> [Exercise instructions]
Where the line containing "Of the presented items" appears, begin retyping; continue exactly through the final line of the data. Omit every picture.

## START Source data

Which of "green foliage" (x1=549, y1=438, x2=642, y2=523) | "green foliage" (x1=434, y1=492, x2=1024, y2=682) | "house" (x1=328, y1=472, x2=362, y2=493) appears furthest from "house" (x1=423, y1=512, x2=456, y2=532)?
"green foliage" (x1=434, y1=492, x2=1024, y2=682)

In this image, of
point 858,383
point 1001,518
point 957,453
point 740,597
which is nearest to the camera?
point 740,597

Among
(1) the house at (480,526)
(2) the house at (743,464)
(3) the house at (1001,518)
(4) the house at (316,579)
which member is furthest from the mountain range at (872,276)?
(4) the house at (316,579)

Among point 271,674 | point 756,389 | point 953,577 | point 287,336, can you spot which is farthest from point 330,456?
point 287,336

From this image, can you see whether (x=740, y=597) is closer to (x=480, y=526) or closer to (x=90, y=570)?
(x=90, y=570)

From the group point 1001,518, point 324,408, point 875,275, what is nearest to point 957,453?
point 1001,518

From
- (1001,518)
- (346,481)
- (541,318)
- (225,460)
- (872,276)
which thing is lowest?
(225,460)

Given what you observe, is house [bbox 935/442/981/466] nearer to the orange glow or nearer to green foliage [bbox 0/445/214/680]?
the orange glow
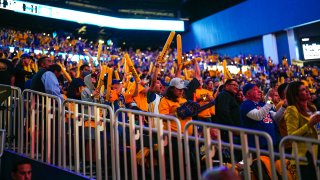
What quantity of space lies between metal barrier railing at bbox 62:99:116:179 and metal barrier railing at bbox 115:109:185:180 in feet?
0.51

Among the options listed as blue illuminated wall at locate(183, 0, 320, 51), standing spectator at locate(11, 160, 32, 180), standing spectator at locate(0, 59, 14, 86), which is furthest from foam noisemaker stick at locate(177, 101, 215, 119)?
blue illuminated wall at locate(183, 0, 320, 51)

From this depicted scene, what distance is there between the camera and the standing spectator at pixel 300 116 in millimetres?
3276

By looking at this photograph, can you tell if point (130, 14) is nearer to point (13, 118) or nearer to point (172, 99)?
point (13, 118)

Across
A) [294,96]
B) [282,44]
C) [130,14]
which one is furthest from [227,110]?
[130,14]

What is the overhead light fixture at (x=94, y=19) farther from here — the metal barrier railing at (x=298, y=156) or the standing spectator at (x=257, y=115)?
the metal barrier railing at (x=298, y=156)

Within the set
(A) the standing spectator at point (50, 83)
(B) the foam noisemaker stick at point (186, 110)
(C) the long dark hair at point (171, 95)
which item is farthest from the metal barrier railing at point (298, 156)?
(A) the standing spectator at point (50, 83)

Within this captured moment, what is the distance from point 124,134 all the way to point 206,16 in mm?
31714

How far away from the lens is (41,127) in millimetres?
5242

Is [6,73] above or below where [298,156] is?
above

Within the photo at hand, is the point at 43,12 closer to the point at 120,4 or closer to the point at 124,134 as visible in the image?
the point at 120,4

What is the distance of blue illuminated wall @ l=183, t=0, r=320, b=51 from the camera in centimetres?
2241

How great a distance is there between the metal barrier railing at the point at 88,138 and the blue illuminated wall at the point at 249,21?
2043 cm

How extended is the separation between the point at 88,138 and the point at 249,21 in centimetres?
2444

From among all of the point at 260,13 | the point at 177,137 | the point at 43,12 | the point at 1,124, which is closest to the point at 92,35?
the point at 43,12
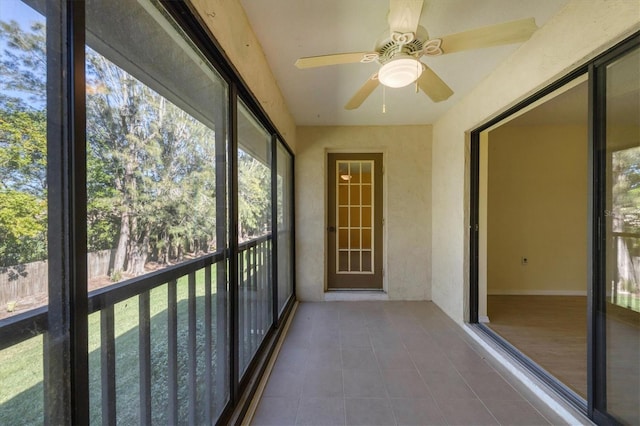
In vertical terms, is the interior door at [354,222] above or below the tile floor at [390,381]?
above

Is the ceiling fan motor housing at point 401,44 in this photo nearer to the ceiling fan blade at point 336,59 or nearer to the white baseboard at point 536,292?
the ceiling fan blade at point 336,59

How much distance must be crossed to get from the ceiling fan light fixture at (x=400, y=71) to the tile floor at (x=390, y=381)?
2.06 metres

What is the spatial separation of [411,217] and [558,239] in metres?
2.32

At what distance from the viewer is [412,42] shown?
1.37m

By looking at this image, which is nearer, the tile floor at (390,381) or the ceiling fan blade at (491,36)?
the ceiling fan blade at (491,36)

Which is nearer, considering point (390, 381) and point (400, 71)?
point (400, 71)

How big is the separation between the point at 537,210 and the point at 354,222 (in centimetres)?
279

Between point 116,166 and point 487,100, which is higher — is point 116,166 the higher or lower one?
the lower one

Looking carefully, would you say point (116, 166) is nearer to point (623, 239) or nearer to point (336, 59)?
point (336, 59)

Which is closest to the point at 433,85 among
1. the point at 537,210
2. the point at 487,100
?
the point at 487,100

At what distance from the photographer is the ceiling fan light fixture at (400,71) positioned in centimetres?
142

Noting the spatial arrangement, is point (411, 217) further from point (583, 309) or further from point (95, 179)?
point (95, 179)

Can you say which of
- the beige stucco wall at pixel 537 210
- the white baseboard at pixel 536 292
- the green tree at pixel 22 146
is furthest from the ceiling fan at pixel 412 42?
the white baseboard at pixel 536 292

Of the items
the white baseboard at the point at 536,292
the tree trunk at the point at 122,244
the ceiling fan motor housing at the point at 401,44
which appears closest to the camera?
the tree trunk at the point at 122,244
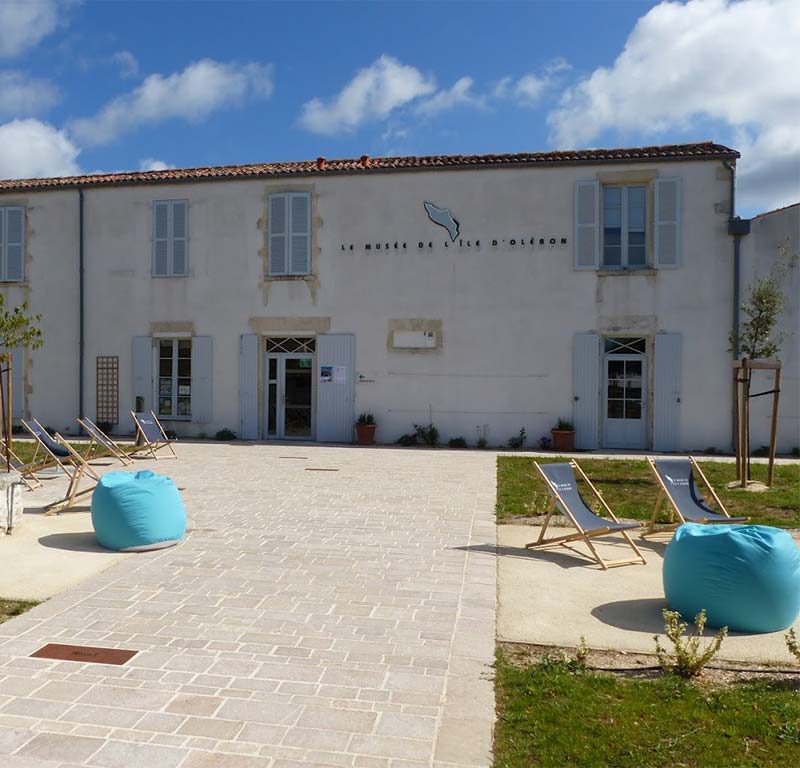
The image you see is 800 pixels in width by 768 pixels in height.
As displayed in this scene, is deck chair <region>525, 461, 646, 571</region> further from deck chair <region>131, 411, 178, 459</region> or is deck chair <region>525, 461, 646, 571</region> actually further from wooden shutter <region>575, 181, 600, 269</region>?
wooden shutter <region>575, 181, 600, 269</region>

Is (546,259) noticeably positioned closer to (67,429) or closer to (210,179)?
(210,179)

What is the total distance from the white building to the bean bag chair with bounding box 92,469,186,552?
872 cm

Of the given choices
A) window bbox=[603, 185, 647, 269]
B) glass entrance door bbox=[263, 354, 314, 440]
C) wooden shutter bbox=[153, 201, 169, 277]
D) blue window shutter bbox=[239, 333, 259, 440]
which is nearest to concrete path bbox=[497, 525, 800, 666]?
window bbox=[603, 185, 647, 269]

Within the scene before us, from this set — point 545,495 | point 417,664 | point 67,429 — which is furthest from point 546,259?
point 417,664

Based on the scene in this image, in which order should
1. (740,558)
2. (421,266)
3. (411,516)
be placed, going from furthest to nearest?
1. (421,266)
2. (411,516)
3. (740,558)

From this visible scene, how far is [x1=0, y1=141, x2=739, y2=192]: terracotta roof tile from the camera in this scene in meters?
13.6

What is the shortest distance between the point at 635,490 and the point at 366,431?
630cm

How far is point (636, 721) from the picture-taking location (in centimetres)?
295

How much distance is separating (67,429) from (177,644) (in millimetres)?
13305

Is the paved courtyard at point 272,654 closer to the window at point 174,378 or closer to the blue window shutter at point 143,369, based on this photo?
the window at point 174,378

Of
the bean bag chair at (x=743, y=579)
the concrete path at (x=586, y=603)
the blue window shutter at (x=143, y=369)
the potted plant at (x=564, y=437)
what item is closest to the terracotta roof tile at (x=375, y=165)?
the blue window shutter at (x=143, y=369)

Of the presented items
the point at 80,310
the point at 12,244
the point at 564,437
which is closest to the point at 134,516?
Result: the point at 564,437

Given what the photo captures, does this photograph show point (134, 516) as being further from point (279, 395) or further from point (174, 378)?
point (174, 378)

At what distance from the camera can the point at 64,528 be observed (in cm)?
647
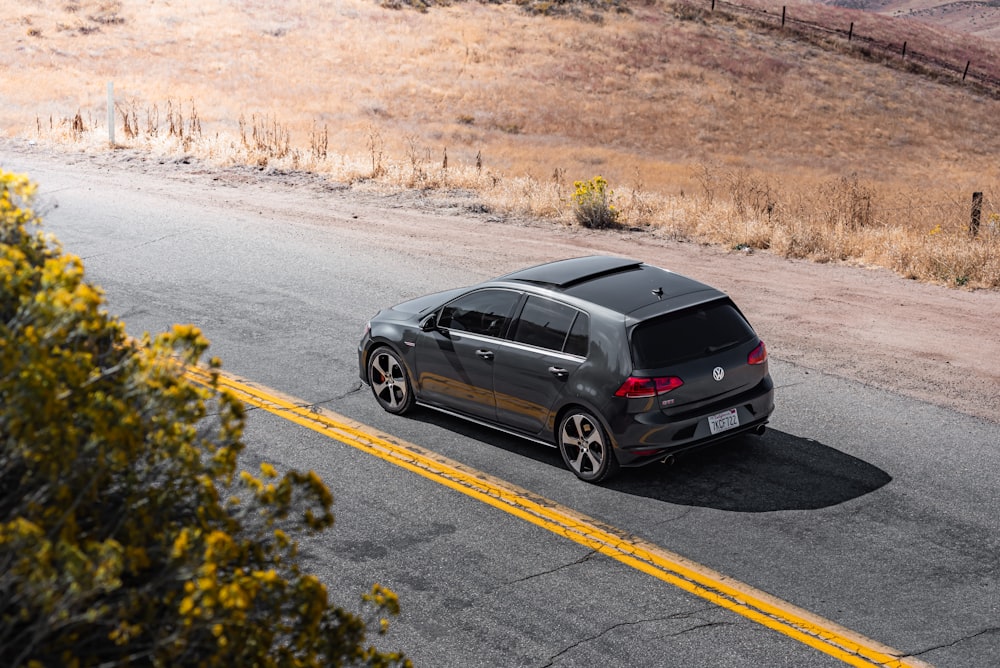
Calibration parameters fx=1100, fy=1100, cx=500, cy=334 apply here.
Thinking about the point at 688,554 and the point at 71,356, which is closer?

## END Source data

> [Completed task]
Of the presented items
the point at 80,310
the point at 12,244
the point at 564,437
which is closest to the point at 134,516?
Result: the point at 564,437

Given what the photo captures, does this photograph show point (134, 516) as being further from point (279, 395) or further from point (174, 378)?
point (174, 378)

At what distance from the camera can the point at 64,528 be observed (in cm)?
647
Calibration parameters fx=1100, fy=1100, cx=500, cy=334 apply here.
Thinking about the point at 688,554 and the point at 71,356, which is closer?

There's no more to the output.